In late 2006, the Lucile Packard Foundation for Children’s Health and Lucile Packard Children’s Hospital at Stanford approached San Jose Unified School District in California with these same questions. They proposed partnering in a demonstration project to evaluate what really happens to children’s health and academic outcomes when there is a full-time school nurse at the school.

San Jose Unified already had a team of nurses who were each responsible for two to three sites within the district’s 40 schools, but the project grant—$2.65 million over five years—provided funds for two elementary schools and two middle schools in low-income communities to each have a full-time school nurse. The project also formally linked the full-time school nurses to a nurse practitioner. The nurse practitioner was hired specifically for this project and stationed at a school health clinic close to the four schools and operated by School Health Clinics of Santa Clara County, which serves as a medical home to children.

The project, which concluded last year, demonstrated what many teachers, principals, parents and school nurses know intuitively: a full-time school nurse can improve students’ health and academic performance.

Today, we’re excited to share some of this project’s most significant findings:

A full-time school nurse improves student health.

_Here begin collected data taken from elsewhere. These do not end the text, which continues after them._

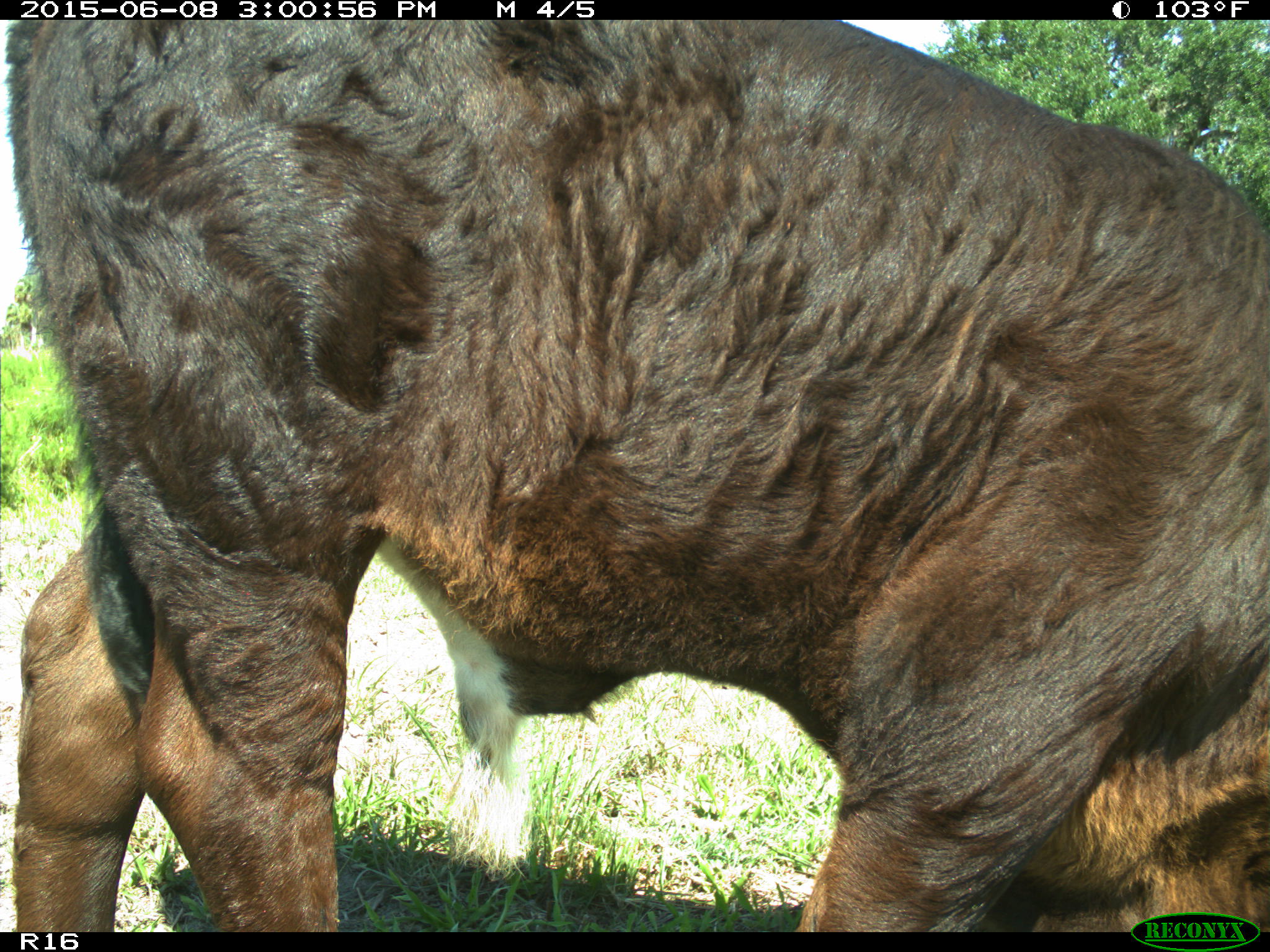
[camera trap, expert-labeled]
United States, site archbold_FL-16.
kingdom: Animalia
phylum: Chordata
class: Mammalia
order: Artiodactyla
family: Bovidae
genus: Bos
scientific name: Bos taurus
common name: domestic cow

  • Students with access to a full-time school nurse are less likely to visit the emergency room. Parents whose children attend schools without a full-time school nurse reported twice as many emergency department visits for asthma as did those in schools with a full-time school nurse. (The numbers: 26.68 emergency department visits versus 15.15 emergency department visits per 1,000 students).

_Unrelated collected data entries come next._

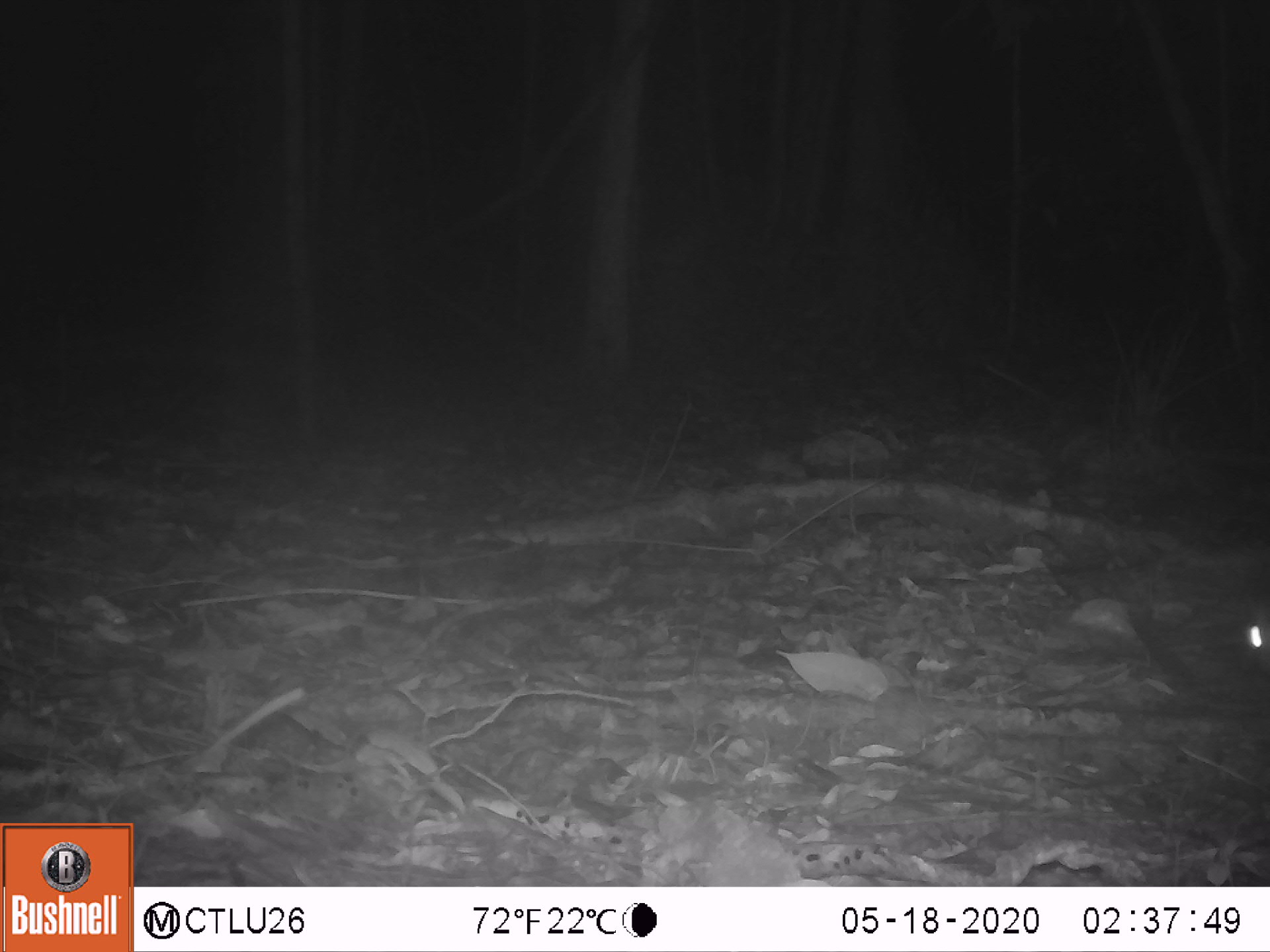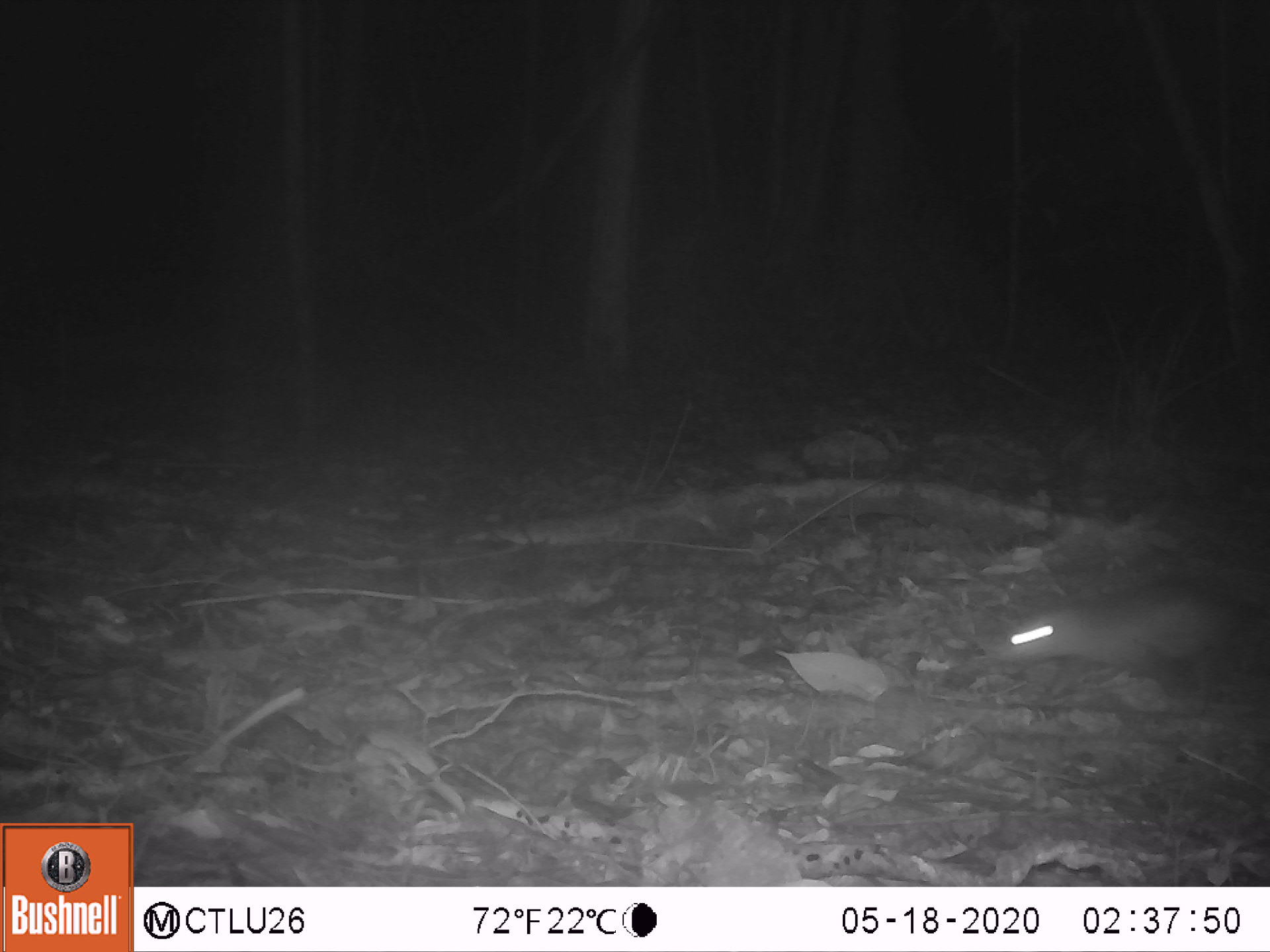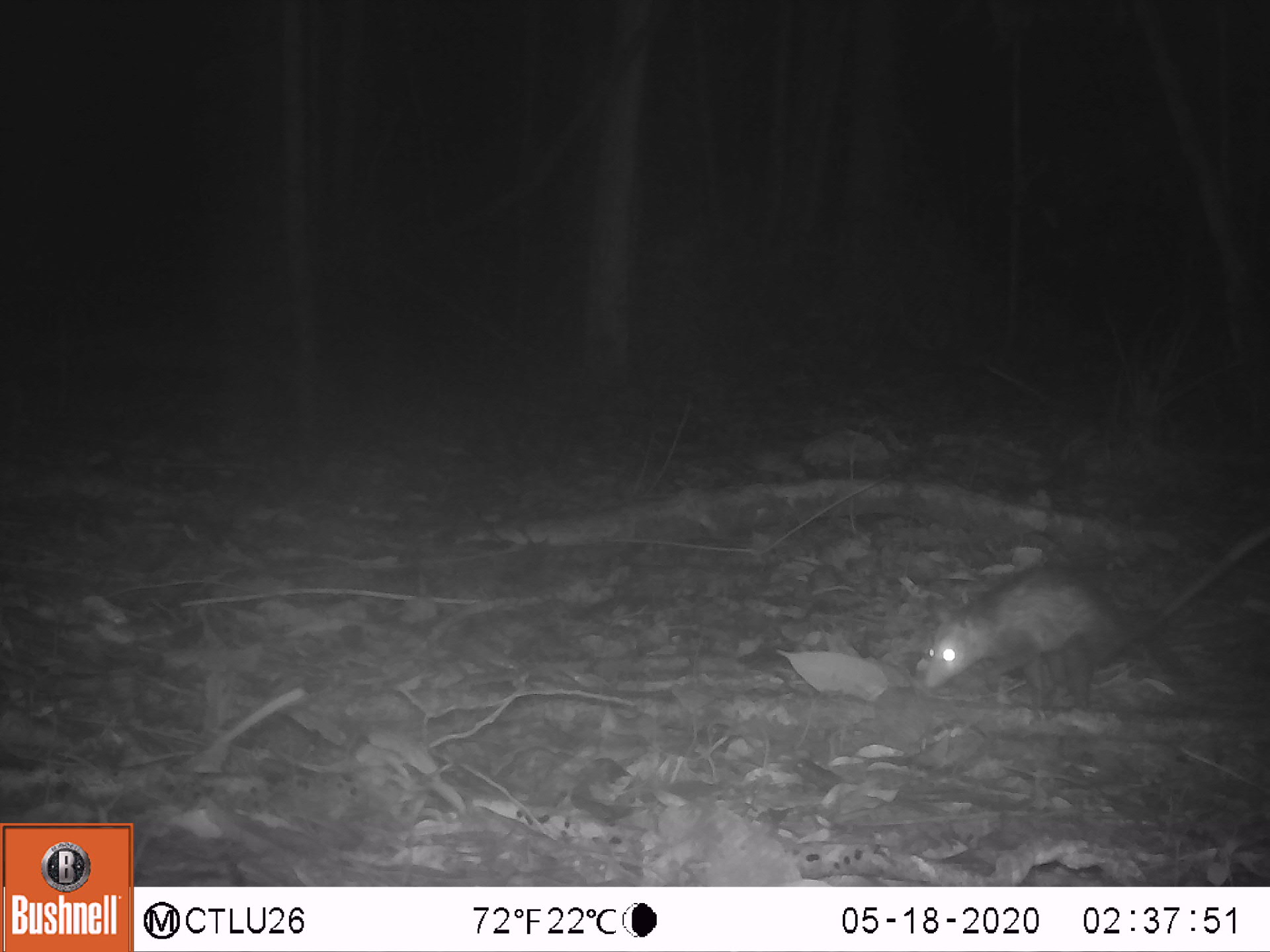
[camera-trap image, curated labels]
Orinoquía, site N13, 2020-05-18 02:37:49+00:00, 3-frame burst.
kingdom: Animalia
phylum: Chordata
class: Mammalia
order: Rodentia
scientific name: Rodentia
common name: rodent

  • Students are more likely to visit an appropriate health care provider if they have a medical referral from the school nurse. By year four of the study, in schools with a full-time school nurse, 98 percent of students who were referred by a school nurse for a suspected vision deficit were evaluated by a vision specialist, compared to only 58 percent of students who received referrals in schools without a full-time school nurse.

A full-time school nurse improves student achievement.

  • Students are less likely to miss school due to illness when they have a full-time school nurse in their school. On average, students in schools with a full-time school nurse missed 3.03 days of school per year due to illness, while students in schools without a full-time school nurse missed 3.51 days per year due to illness. The reduction in absenteeism due to illness in the four demonstration schools was equal to a total savings of $48,518.62 in Average Daily Attendance (ADA) funding during the first two years of the project.

  • A full-time school nurse can help reduce the achievement gap that students with chronic health conditions face. By year three of the study, the academic achievement gap was eliminated between students with asthma and students reporting no chronic health conditions. Fifty percent of asthmatic students in the schools with full-time school nurses had significant gains in either their math or English-language arts scores.

You can read more about the exciting findings from this project in therecent article that was published in the Journal of School Health or here on Stanford School of Medicine’s website. You can read more about the project in San Jose on our blog. We also recommend checking out this video about the project.

Melinda Landau, manager of health and family support programs for San Jose Unified School District, has played a key role in this project from the start and we commend Melinda and her team for their successful work.

Just last month, Melinda presented at the launch of the National Collaborative on Education and Health to share the results of this project and highlighted the key role school nurses can play in meeting our country’s health and education goals.

We look forward to working with the collaborative to identify strategies for ensuring that more students across the country can realize the full benefits of having a full-time school nurse in their school.